Les EHPAD ne vivent pas en autarcie, ce qui influe sur eux, c’est aussi ce qui influe la société. La commission des lois de l’Assemblée nationale fait toujours le point en fin d’année en constatant qu’il y a trop de lois et qu’on en fera moins l’année prochaine. L’Etat essaie sans cesse de régler essentiellement par le juridique des problèmes qui ne peuvent pas être réglés uniquement par le juridique.
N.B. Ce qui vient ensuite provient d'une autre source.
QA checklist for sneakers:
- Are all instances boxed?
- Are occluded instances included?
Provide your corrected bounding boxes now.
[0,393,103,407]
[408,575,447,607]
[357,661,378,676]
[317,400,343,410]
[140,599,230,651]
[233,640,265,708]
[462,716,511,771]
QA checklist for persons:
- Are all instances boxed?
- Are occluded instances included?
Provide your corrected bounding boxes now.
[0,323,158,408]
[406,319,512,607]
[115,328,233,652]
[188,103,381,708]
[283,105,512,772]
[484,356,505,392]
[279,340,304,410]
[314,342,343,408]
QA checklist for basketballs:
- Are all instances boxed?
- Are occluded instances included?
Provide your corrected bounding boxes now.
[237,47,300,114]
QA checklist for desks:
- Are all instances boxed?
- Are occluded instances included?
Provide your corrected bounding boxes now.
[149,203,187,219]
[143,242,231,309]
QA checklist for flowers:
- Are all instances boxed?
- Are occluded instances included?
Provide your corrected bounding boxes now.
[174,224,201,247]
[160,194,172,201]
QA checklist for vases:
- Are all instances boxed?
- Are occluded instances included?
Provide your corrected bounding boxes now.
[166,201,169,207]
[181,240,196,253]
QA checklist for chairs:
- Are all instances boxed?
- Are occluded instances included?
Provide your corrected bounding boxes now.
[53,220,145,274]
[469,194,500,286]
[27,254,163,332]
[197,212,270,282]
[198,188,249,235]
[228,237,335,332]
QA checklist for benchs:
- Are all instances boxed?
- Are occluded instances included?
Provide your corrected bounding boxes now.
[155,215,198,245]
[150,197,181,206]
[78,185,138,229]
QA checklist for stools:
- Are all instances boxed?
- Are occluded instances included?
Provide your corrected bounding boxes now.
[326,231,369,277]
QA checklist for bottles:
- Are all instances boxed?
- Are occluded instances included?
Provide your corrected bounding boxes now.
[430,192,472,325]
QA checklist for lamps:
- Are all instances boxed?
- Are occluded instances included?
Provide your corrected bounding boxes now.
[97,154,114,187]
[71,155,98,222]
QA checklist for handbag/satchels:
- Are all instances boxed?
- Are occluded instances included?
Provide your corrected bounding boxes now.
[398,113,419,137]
On est très ambivalents dans notre société par rapport au risque. Il y a une inflation de la réglementation par rapport à la sécurité et en même temps les individus sont assez rétifs là-dessus. Je pense que l’on confond le principe de précaution et le principe de prévention. Si dans un établissement, une personne fait une « fugue », l’établissement va mettre en place des mesures de contrôle pour l’ensemble des résidents. Pour une personne qui est sortie, on va en « condamner » 60 ou 80 à rester à l’intérieur. Le principe de précaution, c’est cela. Le principe de prévention est tout autre. Il revient à se questionner sur les raisons de la sortie du résident et à trouver les précautions individuelles pour cette personne en particulier. Il ne faut pas perdre de vue que la notion de « risque » varie d’un individu à l’autre. Les résidents ne sont pas des clones, et chacun a eu tout au long de sa vie une manière de prendre des risques mais ils se trouvent confrontés à la même règle générale de l’établissement qui sera celle du seuil d’acceptation du risque à l’intérieur de l’institution. Mais quand on annihile un risque, on en crée un nouveau.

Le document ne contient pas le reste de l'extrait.